Growing up, we were taught that we'd have some humps to overcome when it came to race -- it just went with the territory of living in the skin we're in. We also knew that the humps weren't any excuse to not live up to our God-given potential; so as kids, we weren't suprised with the DWB Stops (Driving While Black) in the suburban parts of Milwaukee; learned to laugh off the department store detectives who followed us as soon as we entered and even at the people who decided we'd understand them better if they "talked black" to us.

But even with that attitude, even with our educations and ability to be "articulate", I know that these two guys who I love so much, and who are so alike, are living very different lives.

December 8, 2011

The Grass Isn't Greener...

Because of December birthdays and our work schedules, we run around like headless chickens during the first weeks of December.  This means that we miss the warmer temps, and we're usually in the middle of the cold snap by the time our schedules allows us to go Christmas tree shopping.  Not a big deal, but it's usuallly so cold by that time that I just want to get out of the car, snag a tree, and get back in the car post-haste.

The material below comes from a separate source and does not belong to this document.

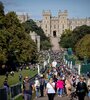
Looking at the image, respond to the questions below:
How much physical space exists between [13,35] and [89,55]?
148 ft

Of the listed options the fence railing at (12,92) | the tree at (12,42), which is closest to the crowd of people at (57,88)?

It was no different a couple of years ago.  Jamie, Georgia and I piled in the car in the biting cold weather, and by the time the car heated up, we were at the Christmas tree lot.  We unpiled, and grabbed whatever trees were close for inspection; and this is how inspection goes: I see a tree.  Jamie holds and  spins it around so I can give it the once-over.  This all happens in between keeping an eye on our daughter and telling her to stay close and/or stop sticking her hands in the snow because her knit gloves will get wet and only make her hands cold.  Then, if it's a decent tree - relatively straight trunk, no Charlie Brown pine needle shedding -- I give my blessing. If no blessing is given, we keep looking and the cycle starts all over again.

Well, that particular year it just so happened that the first tree we found was a good tree, but Jamie, searching for perfection, suggested that finding a tree so soon was just too good to be true.  I agreed.  He put it back with the others and we went on to see what greener pastures the next row had in store.  Halfway through the next row, the wind howled and blew a chill through all of us. Smarter heads prevailed and we high-tailed our way back to the perfect tree...only to see it being carted off by another family.

Thirty minutes and thirty frozen fingers later, we were on our way home with another, not as perfect tree.  So we learned.  From now on, we take the first perfect or near-perfect Christmas tree and run.  Or at least walk quickly before the temperature drops below freezing.